#### DATASET ROWS

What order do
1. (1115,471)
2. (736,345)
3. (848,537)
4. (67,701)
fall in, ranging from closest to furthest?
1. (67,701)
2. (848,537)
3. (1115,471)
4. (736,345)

########

Copy every one of the lines above word for word.

**WRITTEN SOLUTION**
What order do
1. (1115,471)
2. (736,345)
3. (848,537)
4. (67,701)
fall in, ranging from closest to furthest?
1. (67,701)
2. (848,537)
3. (1115,471)
4. (736,345)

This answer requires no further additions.